Data Warehouse or Business Intelligence?
One of the frustrating and confusing aspects about the Business Intelligence (BI) and Data Warehouse (DW) field is the fact that the industry cannot settle on a single term to describe it. I guess this shouldn’t be surprising given that the industry also can’t agree on a single architecture, data modeling technique, reporting tool or development methodology either!
Back in the days when information technology was called electronic data processing, what is today called business intelligence or data warehousing was called decision support. Beginning in the late 1980s, a number of leading technology consultants began popularizing the term data warehousing to describe an end-to-end solution for extracting, storing and reporting business data.
About ten years later, the term business intelligence emerged to describe a more business focused approach to data warehousing that put the business users’ access and information visualization front and center when it came to deploying an enterprise information repository.
While we no longer use decision support to describe the technology industry, I continue to hear people using both business intelligence and data warehouse – sometimes interchangeably – to describe an enterprise information repository. Because there is no consensus on a name, I’ve been seeing the rather clunky phase “data warehouse/business intelligence” (BI/DW) used more and more in articles and books to describe this industry.
A few years ago, I was working as a consultant on several BI/DW projects simultaneously. As I drove around Wisconsin I had to remind myself to use each client’s preferred BI/DW terms to avoid being misunderstood.

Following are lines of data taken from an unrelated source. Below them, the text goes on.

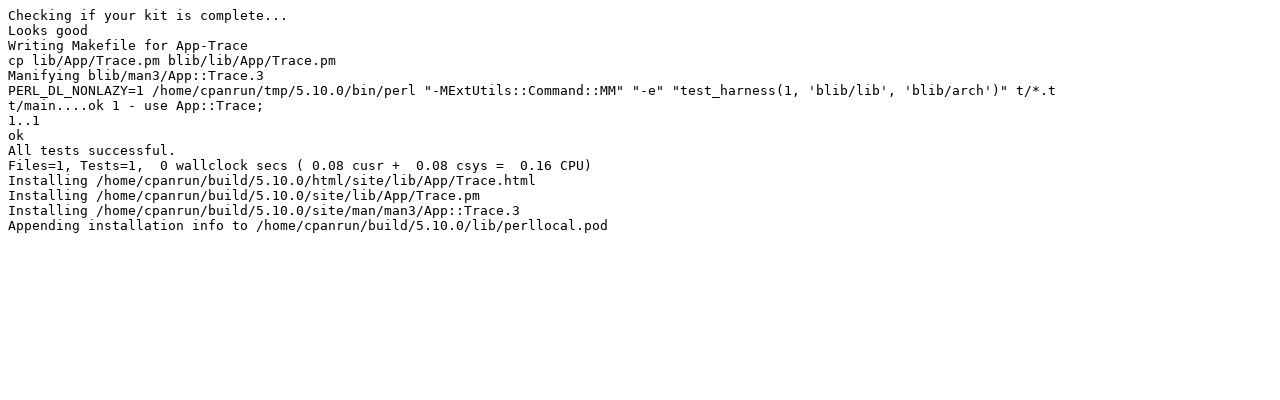

--- FILE ---
content_type: text/plain
request_url: https://ppm.activestate.com/BuildStatus/5.10-linux/linux-5.10/App-Trace-0.50.txt
body_size: 597
content:
Checking if your kit is complete...
Looks good
Writing Makefile for App-Trace
cp lib/App/Trace.pm blib/lib/App/Trace.pm
Manifying blib/man3/App::Trace.3
PERL_DL_NONLAZY=1 /home/cpanrun/tmp/5.10.0/bin/perl "-MExtUtils::Command::MM" "-e" "test_harness(1, 'blib/lib', 'blib/arch')" t/*.t
t/main....ok 1 - use App::Trace;
1..1
ok
All tests successful.
Files=1, Tests=1,  0 wallclock secs ( 0.08 cusr +  0.08 csys =  0.16 CPU)
Installing /home/cpanrun/build/5.10.0/html/site/lib/App/Trace.html
Installing /home/cpanrun/build/5.10.0/site/lib/App/Trace.pm
Installing /home/cpanrun/build/5.10.0/site/man/man3/App::Trace.3
Appending installation info to /home/cpanrun/build/5.10.0/lib/perllocal.pod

When I was overseeing a financial reporting project for the Department of Workforce Development in Madison, I referred to what we were building as a data warehouse. On the other hand, I was helping build an enterprise business intelligence system when I assisted the Harley-Davidson team in establishing their business intelligence project methodology. When I headed up the road to Appleton, to work for Thrivent Financial, I was building a data warehouse when I was reviewing data models but deploying business intelligence when I spent time with the team charged with establishing a business intelligence center of excellence.
To my mind, the terms business intelligence and data warehouse are not the same thing; although they are linked in that you cannot have business intelligence without some kind of a data warehouse. Just like a physical “house” is required to make a “home,” a data warehouse is the physical foundation upon which an organization builds its business intelligence competency.

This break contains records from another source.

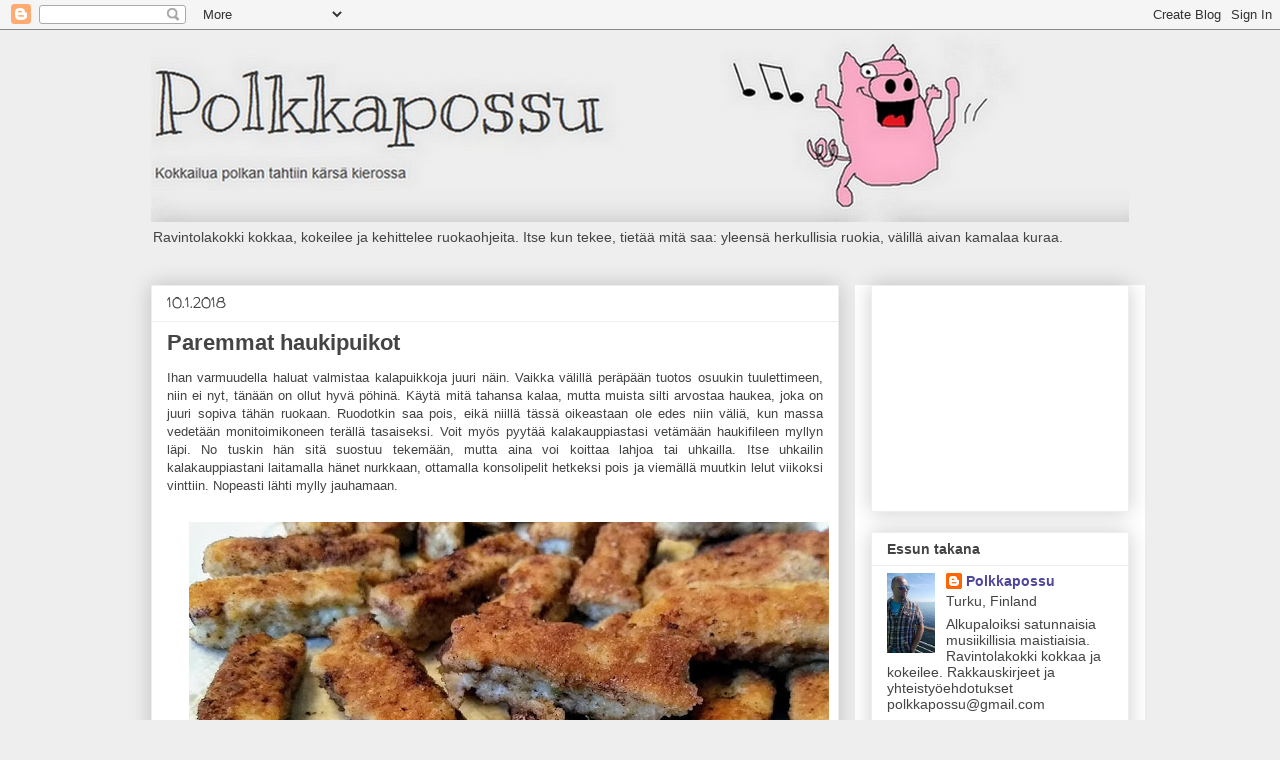

--- FILE ---
content_type: text/html; charset=utf-8
request_url: https://www.google.com/recaptcha/api2/aframe
body_size: 250
content:
<!DOCTYPE HTML><html><head><meta http-equiv="content-type" content="text/html; charset=UTF-8"></head><body><script nonce="E2cuOixkN9E8OA6SgjkXBw">/** Anti-fraud and anti-abuse applications only. See google.com/recaptcha */ try{var clients={'sodar':'https://pagead2.googlesyndication.com/pagead/sodar?'};window.addEventListener("message",function(a){try{if(a.source===window.parent){var b=JSON.parse(a.data);var c=clients[b['id']];if(c){var d=document.createElement('img');d.src=c+b['params']+'&rc='+(localStorage.getItem("rc::a")?sessionStorage.getItem("rc::b"):"");window.document.body.appendChild(d);sessionStorage.setItem("rc::e",parseInt(sessionStorage.getItem("rc::e")||0)+1);localStorage.setItem("rc::h",'1769029717415');}}}catch(b){}});window.parent.postMessage("_grecaptcha_ready", "*");}catch(b){}</script></body></html>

Business intelligence is the merging of strategy, people, process and technology for the purpose of transforming business data into business information. This transformation of data to information allows the people who work for the business or interact with the business to make better decisions using reliable, understandable, and timely information.
A data warehouse, on the other hand, is a critical foundation (databases, tools, interfaces, methodologies, etc.) that must be in place to support the organizational development and effective use of business intelligence.
To deploy true business intelligence, an organization must have (in addition to a data warehouse and its associated components) a solid business intelligence strategy aligned with the larger enterprise strategy.
In addition, BI requires that certain organizational structures and teams be in place to build, use, and enhance the organization’s business intelligence competency.
Lastly, because, BI is an ever changing and maturing competency, meaningful business intelligence requires that an organization has processes in place to constantly re-evaluate and enhance its business intelligence strategy, organization structures, and BI processes.